I don't know why, but today's paper was ridiculously ridiculous.

I have been on track every single week for this unit.

I have been studying for this unit like mad these past few days.

And then the paper turned out like SHIT.

I know I still have a chance at getting Distinction, but oh dear God, I felt so stupid after the paper. I actually abandoned a question halfway because I just couldn't get it. When the invigilators took the paper away, I just sat there, my mind blank.

After the paper, most of us went to eat at Papa John's and that was nice la cause I didn't have to pay since Acap owed both Kacip and I, so we both got free dinner. Lol. Thanks Acap.

But after the dinner, in Liyana's car, when the last of the adrenaline from the day wore off, I started becoming slightly depressed. I just felt such disappointment, like all of my effort has gone to waste.

And then I told Liyana "I wish I had a boyfriend right now.
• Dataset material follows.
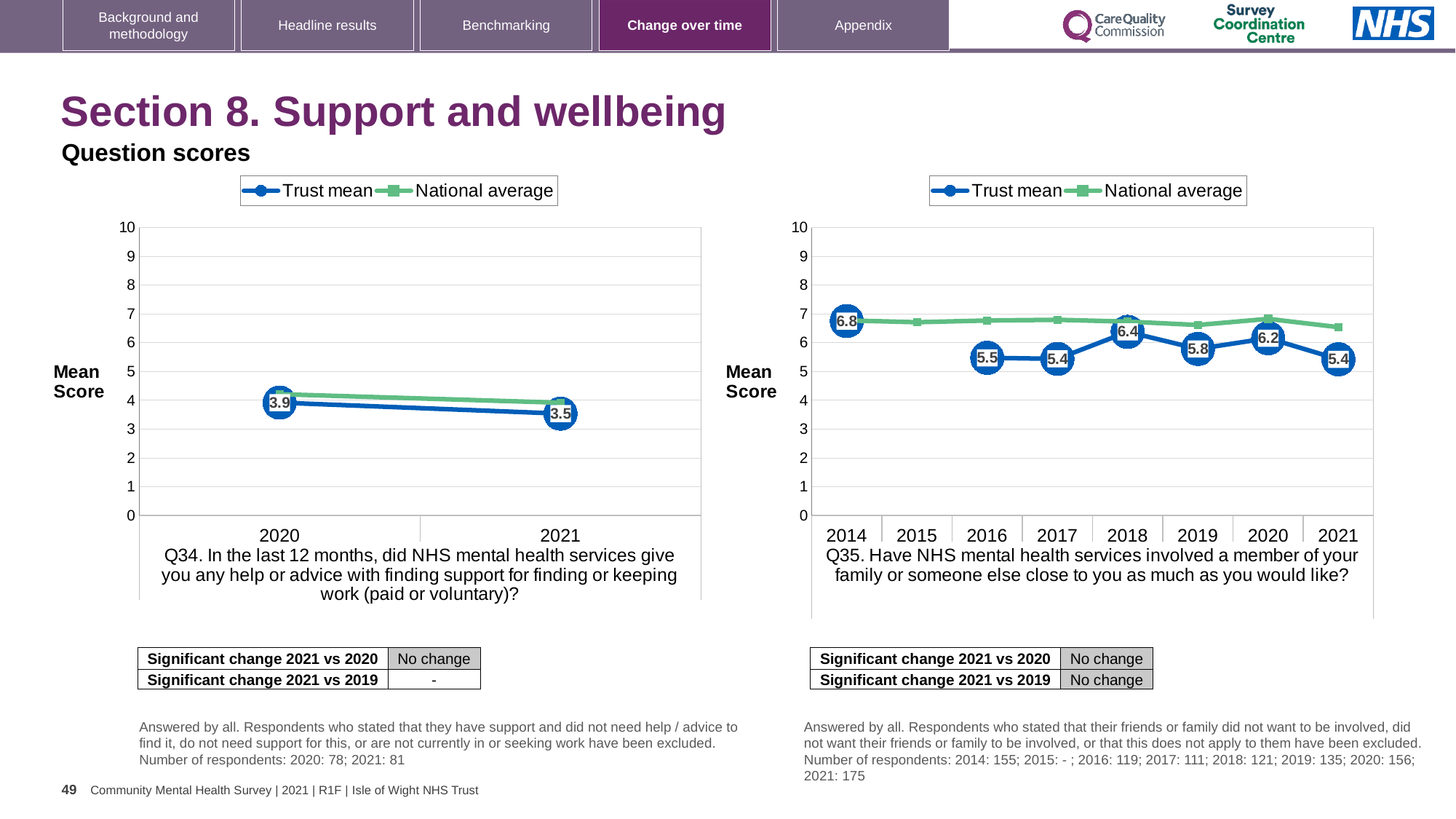
On the Q34 chart (left), what is the Trust mean for 2020? 3.9 How many series does the legend of the Q35 chart (right) list? 2 On the Q35 chart (right), is the Trust mean higher in 2018 or in 2019? 2018 On the Q34 chart (left), does the Trust mean rise or fall from 2020 to 2021? fall On the Q35 chart (right), which year has the highest Trust mean? 2014 On the Q35 chart (right), what is the Trust mean for 2014? 6.8 On the Q35 chart (right), is the National average for 2021 greater or less than 6? greater What type of chart is the Q34 chart (left)? Line chart On the Q35 chart (right), what is the Trust mean for 2018? 6.4 On the Q34 chart (left), what is the Trust mean for 2021? 3.5 On the Q35 chart (right), what is the difference between the Trust mean in 2020 and in 2021? 0.8 On the Q34 chart (left), by how much did the Trust mean fall from 2020 to 2021? 0.4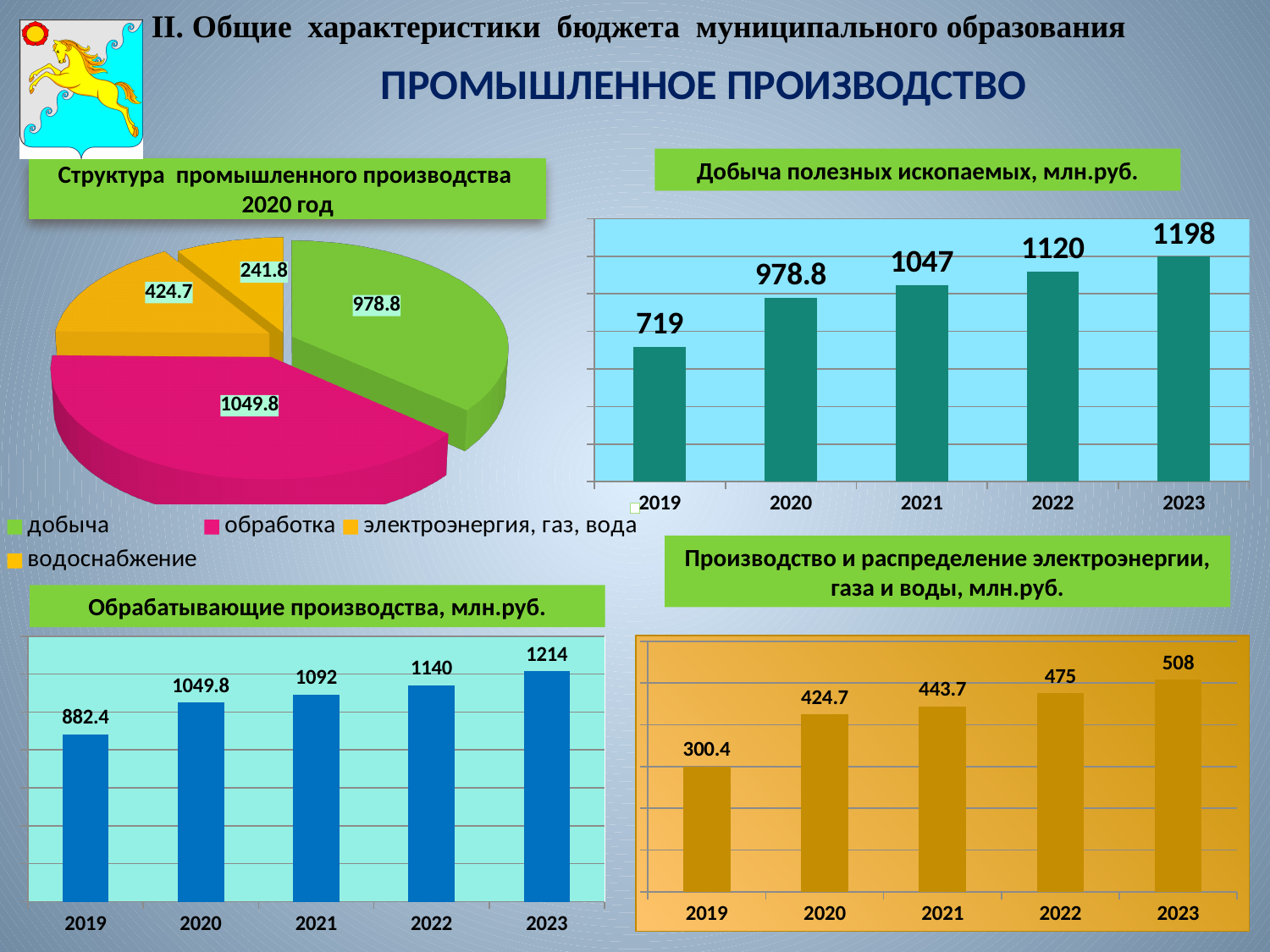
In the chart 'Производство и распределение электроэнергии, газа и воды, млн.руб.', what is the value for 2019? 300.4 In the chart 'Обрабатывающие производства, млн.руб.', do the values rise or fall from 2019 to 2023? rise In the chart 'Добыча полезных ископаемых, млн.руб.', which year has the lowest value? 2019 In the chart 'Обрабатывающие производства, млн.руб.', which year has the highest value? 2023 In the chart 'Добыча полезных ископаемых, млн.руб.', what is the difference between the 2023 and 2019 values? 479 In the pie chart 'Структура промышленного производства 2020 год', what is the value for обработка? 1049.8 In the chart 'Добыча полезных ископаемых, млн.руб.', what is the value for 2021? 1047 In the chart 'Производство и распределение электроэнергии, газа и воды, млн.руб.', how many years are shown? 5 In the pie chart 'Структура промышленного производства 2020 год', which category has the smallest value? водоснабжение In the chart 'Обрабатывающие производства, млн.руб.', what is the value for 2020? 1049.8 In the chart 'Производство и распределение электроэнергии, газа и воды, млн.руб.', what is the difference between the 2022 and 2021 values? 31.3 What kind of chart is 'Добыча полезных ископаемых, млн.руб.'? bar chart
I just want a guy who can be supportive when I'm feeling down like this" I mean, I was listening to her talk with her boyfriend and I know it must be nice for her to have that someone to talk to when she's stressed out.

It didn't help that when I got home, the first thing Anis asked was "How was your paper?"

So while I was complaining to her, I think the stress of the last few days kinda exploded and I ended up shedding a few tears. I hate the fact that it's so easy for me to cry nowadays.

I think I'm feeling the effects of a burnout.

I am just so tired of everything right now. And I still have two more papers.